# What is needed
In the Python code generator project description, what network does TranX use as its encoder and decoder? Please answer in one sentence.

# Extract
[Begin]

# COMP0087 Group Project - Python Code Generator
Code generation is becoming an important and trending field in natural language processing (NLP), as it could potentially help to improve programming productivity by developing automatic code. Given some natural language (NL) utterances, the code generator aims to output some source code that completes the task described in the NL intents. Many models for the code generation task have been proposed by the researchers. In particular, TranX is a transition-based neural abstract syntax parser for code generation, it achieves state-of-the-art results on the CoNaLa dataset.

However, existing code generation models suffer from various problems. For example, TRANX often leads to disadvantageous performance when dealing with long and complex code generation tasks. Furthermore, current code generators suffer from learning dependencies between distant positions. In particular, TRANX uses standard bidirectional Long Short-term Memory (LSTM) network as the encoder and decoder, which may lead to this issue due to its sequential computation. TranX also has high complexity and high computational cost due to its recurrent layer type.

To solve these problems, this project explores potential solutions by using TRANX as the baseline, experimenting and modifying the encoder with different networks like Gated Recurrent Units (GRUs) and attentional encoder. In particular, TRANX_GRU beats the TRANX baseline results in terms of the exact match on the CoNaLa dataset. TranX_attentional_encoder achieves similar results as TRANX in terms of Corpus BLUE score while giving lower computational complexity per layer.

[End]

# Records
[Begin]

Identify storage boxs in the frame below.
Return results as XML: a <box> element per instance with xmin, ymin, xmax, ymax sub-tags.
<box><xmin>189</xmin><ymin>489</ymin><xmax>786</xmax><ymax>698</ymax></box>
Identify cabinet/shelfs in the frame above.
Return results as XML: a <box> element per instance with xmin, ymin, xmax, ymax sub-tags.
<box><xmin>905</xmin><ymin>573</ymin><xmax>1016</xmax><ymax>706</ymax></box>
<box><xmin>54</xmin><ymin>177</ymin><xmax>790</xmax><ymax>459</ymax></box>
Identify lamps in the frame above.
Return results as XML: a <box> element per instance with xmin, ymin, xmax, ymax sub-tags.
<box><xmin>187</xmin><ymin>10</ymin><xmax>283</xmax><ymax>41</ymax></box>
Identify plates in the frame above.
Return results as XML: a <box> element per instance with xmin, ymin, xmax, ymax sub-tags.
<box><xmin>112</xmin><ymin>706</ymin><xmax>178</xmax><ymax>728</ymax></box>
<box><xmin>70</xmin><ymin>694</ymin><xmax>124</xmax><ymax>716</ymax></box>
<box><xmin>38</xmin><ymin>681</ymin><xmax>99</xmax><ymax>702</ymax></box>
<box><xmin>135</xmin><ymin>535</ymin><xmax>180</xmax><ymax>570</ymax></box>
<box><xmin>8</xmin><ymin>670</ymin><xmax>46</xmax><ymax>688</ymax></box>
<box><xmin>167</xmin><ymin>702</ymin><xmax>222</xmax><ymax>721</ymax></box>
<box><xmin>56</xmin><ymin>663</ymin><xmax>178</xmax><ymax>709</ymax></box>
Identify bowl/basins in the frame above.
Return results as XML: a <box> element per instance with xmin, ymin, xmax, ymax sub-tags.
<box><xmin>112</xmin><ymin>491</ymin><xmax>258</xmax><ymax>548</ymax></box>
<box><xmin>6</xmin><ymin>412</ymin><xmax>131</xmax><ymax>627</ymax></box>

[End]

# Written response
TranX uses a standard bidirectional Long Short-term Memory (LSTM) network as its encoder and decoder.